Il sindaco vuole l’ex base Nato
«La chiediamo a costo zero»

Una delle stanze «nascoste» nell’ex base militare creata nelle viscere del monte Moscal
Una delle stanze «nascoste» nell’ex base militare creata nelle viscere del monte Moscal
Una delle stanze «nascoste» nell’ex base militare creata nelle viscere del monte Moscal
Una delle stanze «nascoste» nell’ex base militare creata nelle viscere del monte Moscal

Il sindaco di Affi Roberto Bonometti vuole iniziare a trattare con il Demanio per l’acquisizione dell’ex base militare Nato West Star, nome in codice «Stella dell'Occidente», scavata nelle viscere del monte Moscal.

E si è posto una scadenza: entro febbraio.

Le aspettative del sindaco di acquisire l’ex base militare sono aumentate visto che a novembre il Demanio ha comunicato la cessione al Comune di Affi, a titolo gratuito, dei terreni dove un tempo transitava la vecchia ferrovia e un lotto nei pressi della base militare del Moscal.

«Ho dato incarico al segretario comunale di fissare a breve un incontro con i funzionari del all’Agenzia del Demanio civile di Mestre che è l’attuale proprietario di questo eccezionale sito militare», spiega Bonometti. «Nel 2012, quando la proprietà era passata dalla Nato al Ministero della Difesa ci chiesero cinque milioni per cedere West Star al Comune».

Nel 2012 però è terminato il finanziamento triennale di 300mila euro, stanziati dalla Regione Veneto per stipulare una convenzione con il ministero della Difesa e predisporre un progetto di valorizzazione turistica e culturale di questa struttura passata l’anno successivo al Demanio.

«Adesso è nostra intenzione acquisire questo immobile a costo zero per il Comune. Abbiamo anche delle idee per l’utilizzo della struttura. Anche di natura scientifica», riprende Bonometti. «Siamo in contatto con alcune università, anche straniere».

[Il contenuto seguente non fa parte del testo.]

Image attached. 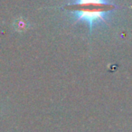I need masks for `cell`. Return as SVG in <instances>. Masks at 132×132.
Here are the masks:
<instances>
[{
	"label": "cell",
	"instance_id": "1",
	"mask_svg": "<svg viewBox=\"0 0 132 132\" xmlns=\"http://www.w3.org/2000/svg\"><path fill=\"white\" fill-rule=\"evenodd\" d=\"M64 8L74 13L77 21H84L90 27H93L96 24L106 22L107 15L116 6L109 0H75Z\"/></svg>",
	"mask_w": 132,
	"mask_h": 132
}]
</instances>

«Il nostro intento», continua, «è quello di ospitare in quella sede un centro di ricerca sulle fonti di energia alternative. Sarebbe straordinario che proprio ad Affi si trovassero soluzioni concrete per salvaguardare il nostro pianeta e garantire un futuro migliore all’umanità».

«L’obiettivo», prosegue Bonometti, «è di predisporre uno studio di fattibilità. Sinora non abbiamo avuto contatti diretti con l’attuale governo per l’utilizzo a scopo pubblico di questa struttura, di fatto inutilizzata, ma siamo fiduciosi. Tra i vari utilizzi che sono stati prospettati, vista l’ampia superficie del bunker che si sviluppa all’interno del monte Moscal, c’è anche quella della stagionatura di vini, insaccati e formaggi d’eccellenza».

È stata prospettato, in una porzione del bunker, anche l’allestimento di un museo dedicato al periodo storico della «Guerra fredda». Quello di Affi è il più grande bunker militare antiatomico d'Italia, ed ha un gemello in Belgio. Per 41 anni, è stato utilizzato come posto comando protetto, dotato di centro trasmissioni strategico. L'ultima esercitazione militare che ha ospitato si è svolta nel 2003.

La struttura costruita dall'Alleanza atlantica (Nato), è stata consegnata il 6 luglio del 1966 al comando Ftase (Forze terrestri alleate Sud Europa). Scavata nella roccia sotto i 427 metri del Monte Moscal, per decenni è stata sede di esercitazioni congiunte di tutte le forze Nato (North Atlantic Treaty Organization) terrestri, aeree e navali e non ha mai ospitato armi nucleari. In un reticolo di chilometri e chilometri di cunicoli, in caso d’emergenza, avrebbe dovuto garantire la sopravvivenza di 400 persone per 15 giorni. L'impianto doveva servire da sede in caso di attacco nucleare, chimico o batteriologico, per lo stato maggiore del comando operativo congiunto nello scacchiere nord-orientale italiano, che aveva sede a Verona. Complessivamente l’area dell’ex base militare conta, 45mila metri quadrati di terreno boschivo e 15mila di superficie coperta.